Con otra cara

Un profesor en la calle

17.12.2016 | 21:32

Hay quien dice que la Iglesia católica está trasnochada. No sé en ritos, consignas y tradiciones, pero, desde luego, no en tecnología.
Convencidos de que no pueden sentarse a esperar la llegada de los feligreses y de que para los jóvenes no existe nada que no pase por su smartphone, hay decenas de aplicaciones para llevar a la Iglesia más cerca y no en sentido espiritual. Así, los seguidores del papa Francisco pueden seguir los discursos y actividad del pontífice con una app llamada «The pope App». «Rezando voy» permite escuchar la oración sobre el Evangelio de cada día. «Rota católica» posibilita localizar parroquias, capillas, iglesias y horarios de misas en cualquier lugar. Hasta se puede llevar la Biblia en el móvil en varias versiones, seguir el rezo del Ángelus en castellano o en latín, leer el rosario o llevar al día el santoral con la posibilidad de enviar felicitaciones. Y esto no ha hecho más que empezar.

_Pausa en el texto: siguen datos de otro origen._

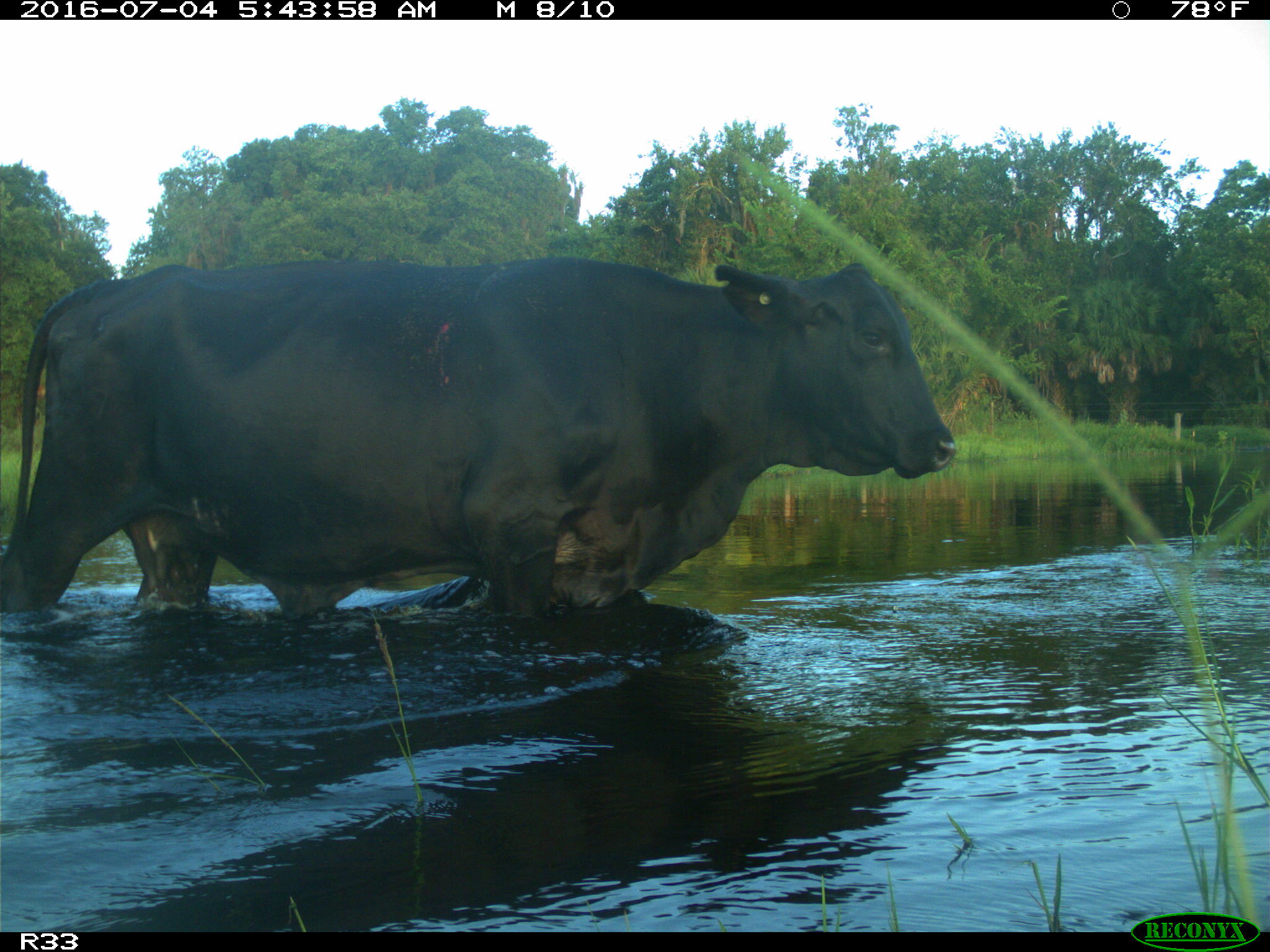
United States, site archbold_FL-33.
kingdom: Animalia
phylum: Chordata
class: Mammalia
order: Artiodactyla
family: Bovidae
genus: Bos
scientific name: Bos taurus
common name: domestic cow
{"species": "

Acaba de lanzarse una aplicación que permite localizar a un sacerdote que te confiese hasta en la calle si te entra una urgencia. Se llama «confesor-go» y el creador es el sacerdote de Cuenca y doctor en Comunicación Social Ricardo Latorre, quien está convencido de que los sacerdotes deben salir a la calle y ser más accesibles, sobre todo para gente que ha perdido la costumbre de ir a la Iglesia pero que sigue siendo creyente.

La aplicación permite encontrar al sacerdote más cercano dispuesto a confesar, con sus datos y lugar donde encontrarlo, incluyendo una fotografía para que el usuario pueda identificarlo. Por ejemplo, sales a correr, te acuerdas del pecado del día anterior y la conciencia no te permite esperar a ir a la iglesia por la tarde y, no hay problema, le das al «confesor-go» y localizas a los sacerdotes más cercanos que estén disponibles para perdonar los pecados. Los curas podrán estar en la iglesia, pero también en la calle, en el médico o en una plaza dando de comer a las palomas y, si realmente lo necesitas, confiesas tus pecados al cura en un banquito y en un santiamén puedes volver a la carrera aprovechando el trote para recita los padrenuestros que te hayan puesto de penitencia. Es algo así como un servicio de urgencias pero para el alma, lo que no deja de suponer un alivio sobre todo para los católicos hipocondríacos que, si esto se generaliza, van a poder encontrar a un sacerdote en la calle para que les libere del peso de la culpa hasta por los malos pensamientos. Lo mejor para que no ocurra como en los saturados servicios de urgencias de los hospitales es que alguien aclare qué pecados justifican recurrir al cura exprés porque si no, tal como anda el mundo, los pobres no van a dar abasto.